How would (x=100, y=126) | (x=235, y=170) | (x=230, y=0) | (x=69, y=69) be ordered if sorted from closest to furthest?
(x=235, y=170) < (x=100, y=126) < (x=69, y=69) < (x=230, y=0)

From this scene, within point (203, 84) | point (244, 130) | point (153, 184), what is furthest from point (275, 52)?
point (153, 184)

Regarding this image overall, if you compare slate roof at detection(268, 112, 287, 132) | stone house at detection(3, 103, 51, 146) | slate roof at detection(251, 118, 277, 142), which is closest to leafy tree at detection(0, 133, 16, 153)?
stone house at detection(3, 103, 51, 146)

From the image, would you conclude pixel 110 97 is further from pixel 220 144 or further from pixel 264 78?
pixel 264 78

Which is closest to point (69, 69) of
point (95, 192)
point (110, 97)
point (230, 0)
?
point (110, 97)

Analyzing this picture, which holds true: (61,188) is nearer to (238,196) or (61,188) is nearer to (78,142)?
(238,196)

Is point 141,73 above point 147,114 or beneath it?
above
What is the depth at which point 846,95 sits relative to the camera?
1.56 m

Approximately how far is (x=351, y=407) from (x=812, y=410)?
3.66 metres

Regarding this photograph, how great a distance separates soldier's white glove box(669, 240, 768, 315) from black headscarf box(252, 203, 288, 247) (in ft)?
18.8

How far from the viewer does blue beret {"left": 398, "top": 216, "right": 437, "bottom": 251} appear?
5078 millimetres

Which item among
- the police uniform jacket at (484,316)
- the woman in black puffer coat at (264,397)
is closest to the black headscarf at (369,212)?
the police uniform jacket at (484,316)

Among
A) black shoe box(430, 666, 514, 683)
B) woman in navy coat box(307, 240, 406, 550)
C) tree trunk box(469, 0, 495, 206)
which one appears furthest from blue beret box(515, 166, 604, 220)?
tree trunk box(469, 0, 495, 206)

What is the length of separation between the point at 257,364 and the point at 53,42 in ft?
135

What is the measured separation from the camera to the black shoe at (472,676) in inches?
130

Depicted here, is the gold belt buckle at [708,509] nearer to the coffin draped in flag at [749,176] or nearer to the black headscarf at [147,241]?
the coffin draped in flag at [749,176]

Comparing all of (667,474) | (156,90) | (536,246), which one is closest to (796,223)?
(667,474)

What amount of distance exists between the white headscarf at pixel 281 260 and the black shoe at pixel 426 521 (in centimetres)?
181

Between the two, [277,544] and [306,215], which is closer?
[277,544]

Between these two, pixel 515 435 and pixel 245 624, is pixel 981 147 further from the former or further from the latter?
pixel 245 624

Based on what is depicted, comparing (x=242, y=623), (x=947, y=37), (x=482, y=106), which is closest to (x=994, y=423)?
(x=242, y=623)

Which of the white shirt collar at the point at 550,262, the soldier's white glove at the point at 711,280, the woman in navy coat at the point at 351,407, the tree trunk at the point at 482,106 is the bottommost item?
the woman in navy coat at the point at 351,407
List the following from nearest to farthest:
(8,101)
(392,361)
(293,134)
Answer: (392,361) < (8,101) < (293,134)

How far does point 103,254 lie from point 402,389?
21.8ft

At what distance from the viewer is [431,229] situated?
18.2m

※

#### Task details:
Repeat the records above exactly as they appear.

#### Finished task:
How would (x=100, y=126) | (x=235, y=170) | (x=230, y=0) | (x=69, y=69) be ordered if sorted from closest to furthest?
(x=235, y=170) < (x=100, y=126) < (x=69, y=69) < (x=230, y=0)

From this scene, within point (203, 84) | point (244, 130) | point (153, 184), what is furthest from point (275, 52)?
point (153, 184)

Regarding this image overall, if you compare slate roof at detection(268, 112, 287, 132) | stone house at detection(3, 103, 51, 146) | slate roof at detection(251, 118, 277, 142), which is closest to leafy tree at detection(0, 133, 16, 153)?
stone house at detection(3, 103, 51, 146)

From the image, would you conclude pixel 110 97 is further from pixel 220 144 or further from pixel 264 78?
pixel 264 78

Which is closest to point (69, 69) of
point (95, 192)
point (110, 97)
point (230, 0)
?
point (110, 97)

Analyzing this picture, which holds true: (61,188) is nearer to (238,196) or (61,188) is nearer to (78,142)?
(238,196)

Is point 141,73 above point 147,114 or beneath it?
above
What is the depth at which point 846,95 sits relative to the camera?
1.56 m

Approximately how far is (x=351, y=407) from (x=812, y=410)?
3.66 metres

Regarding this photograph, how great a distance separates soldier's white glove box(669, 240, 768, 315) from black headscarf box(252, 203, 288, 247) (in ft)?
18.8

How far from the viewer does blue beret {"left": 398, "top": 216, "right": 437, "bottom": 251} appear?
5078 millimetres

Which item among
- the police uniform jacket at (484,316)
- the woman in black puffer coat at (264,397)
is closest to the black headscarf at (369,212)?
the police uniform jacket at (484,316)

Among
A) black shoe box(430, 666, 514, 683)
B) woman in navy coat box(307, 240, 406, 550)
C) tree trunk box(469, 0, 495, 206)
which one appears furthest from blue beret box(515, 166, 604, 220)?
tree trunk box(469, 0, 495, 206)

What is the length of separation between the point at 257,364 and the point at 53,42 in ft?
135

What is the measured separation from the camera to the black shoe at (472,676) in inches?
130

Depicted here, is the gold belt buckle at [708,509] nearer to the coffin draped in flag at [749,176] or nearer to the black headscarf at [147,241]?
the coffin draped in flag at [749,176]

Comparing all of (667,474) | (156,90) | (536,246), which one is closest to (796,223)?
(667,474)

What amount of distance exists between the white headscarf at pixel 281 260 and the black shoe at pixel 426 521 (in centimetres)?
181

Between the two, [277,544] and [306,215], which is closer?
[277,544]

Between these two, pixel 515 435 and pixel 245 624, is pixel 981 147 further from the former or further from the latter?
pixel 245 624

Based on what is depicted, comparing (x=242, y=623), (x=947, y=37), (x=482, y=106), which is closest to (x=994, y=423)?
(x=242, y=623)

Which of the white shirt collar at the point at 550,262, the soldier's white glove at the point at 711,280, the woman in navy coat at the point at 351,407, the tree trunk at the point at 482,106 is the bottommost item?
the woman in navy coat at the point at 351,407
List the following from nearest to farthest:
(8,101)
(392,361)
(293,134)
Answer: (392,361) < (8,101) < (293,134)

How far does point 103,254 lie from point 402,389?
21.8ft

At what distance from the viewer is [431,229] situated?
18.2m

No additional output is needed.